[Opening Recorded information section]

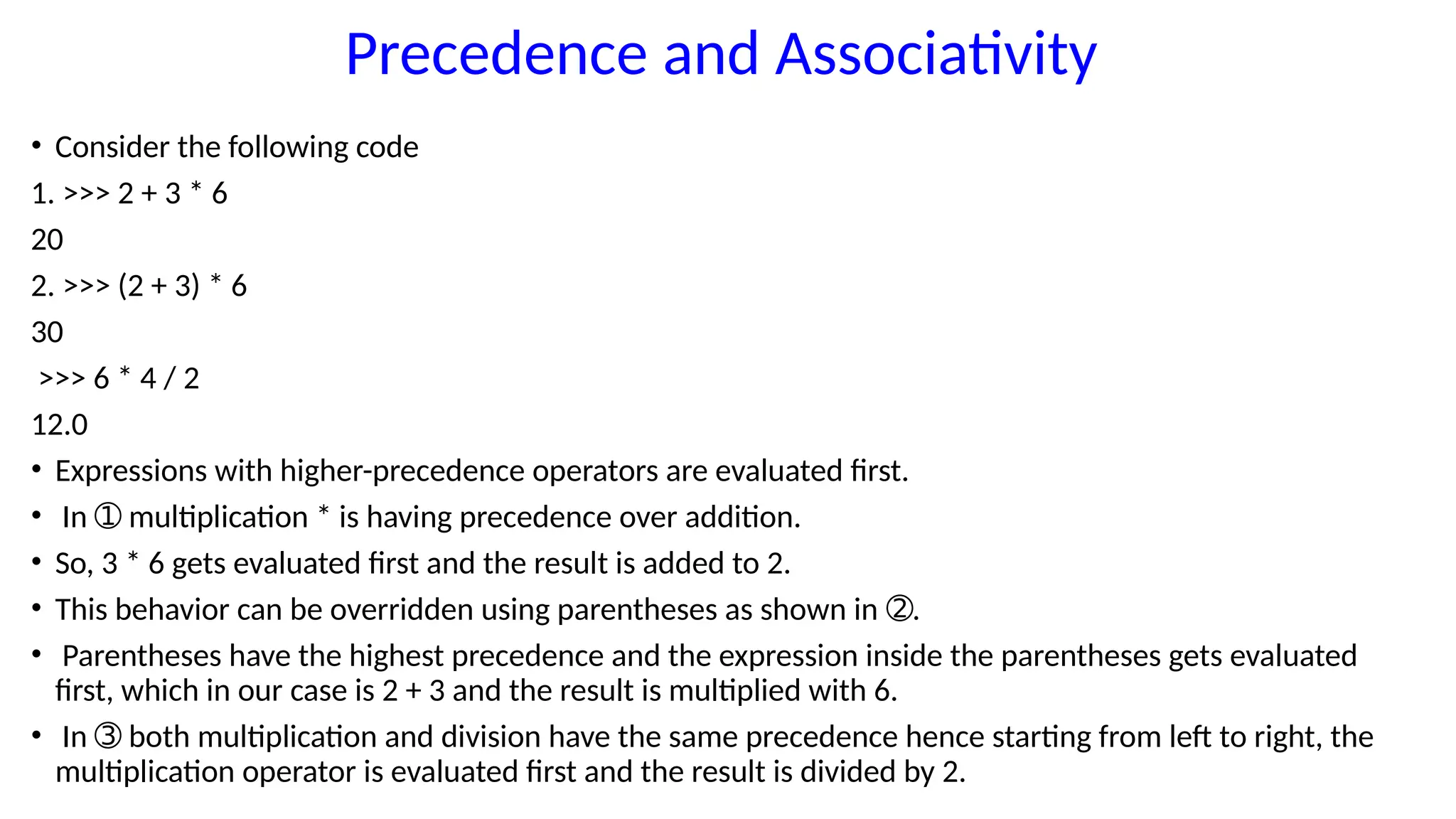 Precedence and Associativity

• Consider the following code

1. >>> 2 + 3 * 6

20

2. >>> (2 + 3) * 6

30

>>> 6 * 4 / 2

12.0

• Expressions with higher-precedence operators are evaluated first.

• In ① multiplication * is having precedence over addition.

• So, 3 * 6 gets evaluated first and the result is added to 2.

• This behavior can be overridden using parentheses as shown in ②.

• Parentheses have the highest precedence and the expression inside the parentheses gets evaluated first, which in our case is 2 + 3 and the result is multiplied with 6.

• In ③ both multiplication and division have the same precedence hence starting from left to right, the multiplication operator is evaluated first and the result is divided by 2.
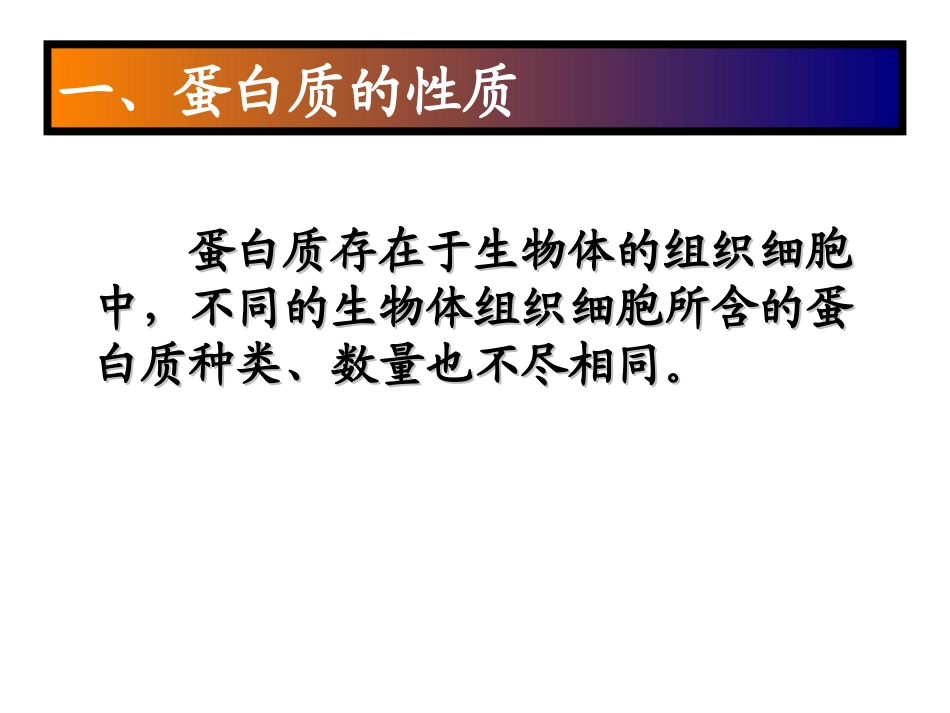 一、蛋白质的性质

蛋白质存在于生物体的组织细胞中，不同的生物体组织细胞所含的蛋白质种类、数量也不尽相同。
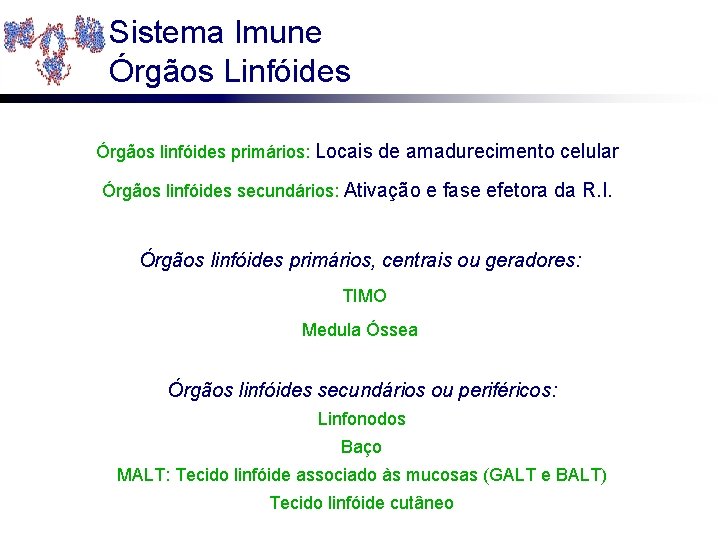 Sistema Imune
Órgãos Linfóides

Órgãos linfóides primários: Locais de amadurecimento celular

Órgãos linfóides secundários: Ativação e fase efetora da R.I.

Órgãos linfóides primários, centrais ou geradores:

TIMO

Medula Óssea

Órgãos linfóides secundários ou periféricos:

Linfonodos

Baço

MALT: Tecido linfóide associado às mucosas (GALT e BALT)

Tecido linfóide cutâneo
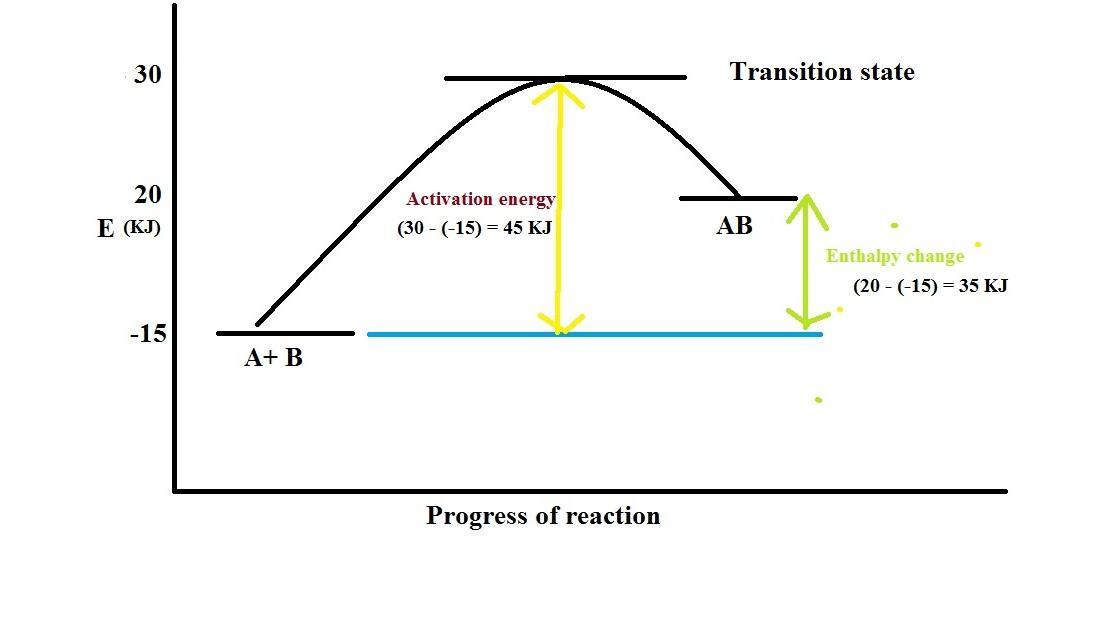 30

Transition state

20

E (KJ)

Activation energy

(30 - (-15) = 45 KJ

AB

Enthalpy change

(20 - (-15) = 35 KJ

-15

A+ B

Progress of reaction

[Closing Recorded information section]
[Opening Recorded information section]

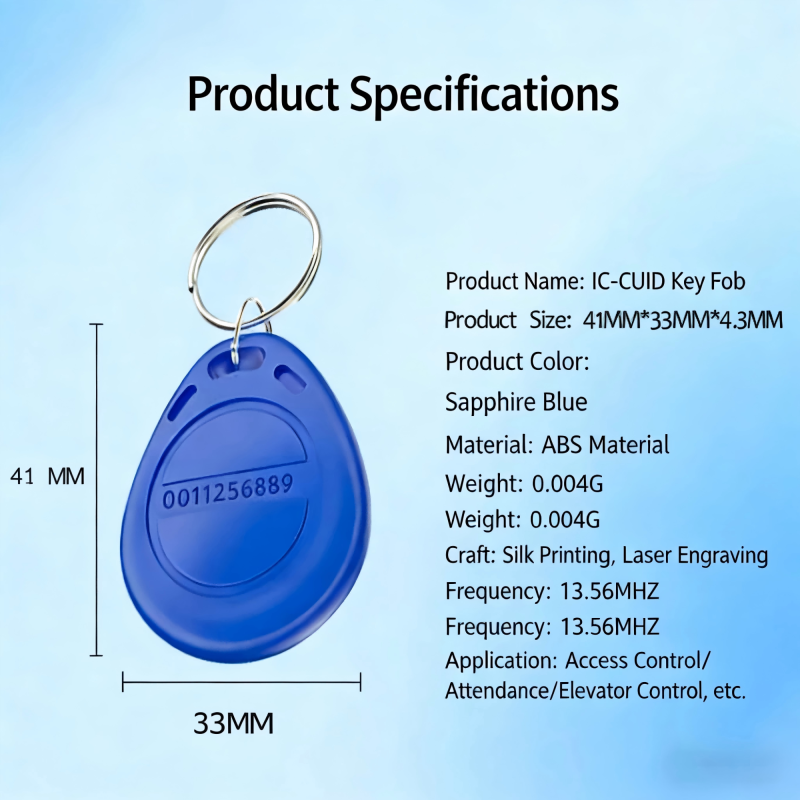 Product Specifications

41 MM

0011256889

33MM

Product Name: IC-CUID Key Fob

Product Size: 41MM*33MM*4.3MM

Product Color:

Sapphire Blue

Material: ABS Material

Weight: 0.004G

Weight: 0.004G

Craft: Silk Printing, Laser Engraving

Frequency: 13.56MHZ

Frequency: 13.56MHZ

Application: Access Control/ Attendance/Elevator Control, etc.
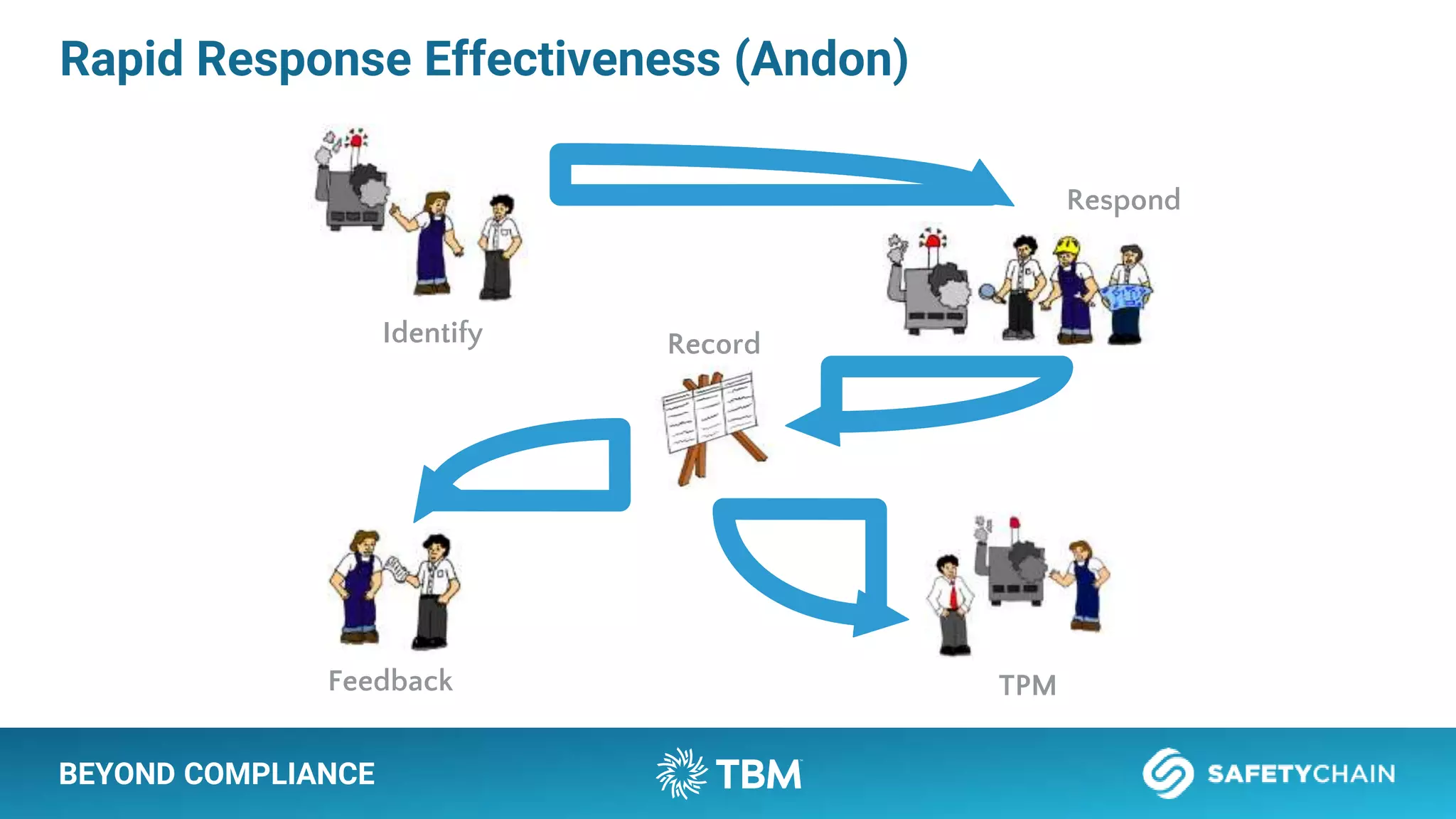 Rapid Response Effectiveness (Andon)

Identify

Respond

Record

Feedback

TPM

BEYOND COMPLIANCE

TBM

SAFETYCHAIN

[Closing Recorded information section]

Range to print from the listing above: from the line with "Medula Óssea" up to and including the line with "Progress of reaction". Please print those lines exactly, with no pictures and nothing more.

**Problem solution:**
Medula Óssea

Órgãos linfóides secundários ou periféricos:

Linfonodos

Baço

MALT: Tecido linfóide associado às mucosas (GALT e BALT)

Tecido linfóide cutâneo
 30

Transition state

20

E (KJ)

Activation energy

(30 - (-15) = 45 KJ

AB

Enthalpy change

(20 - (-15) = 35 KJ

-15

A+ B

Progress of reaction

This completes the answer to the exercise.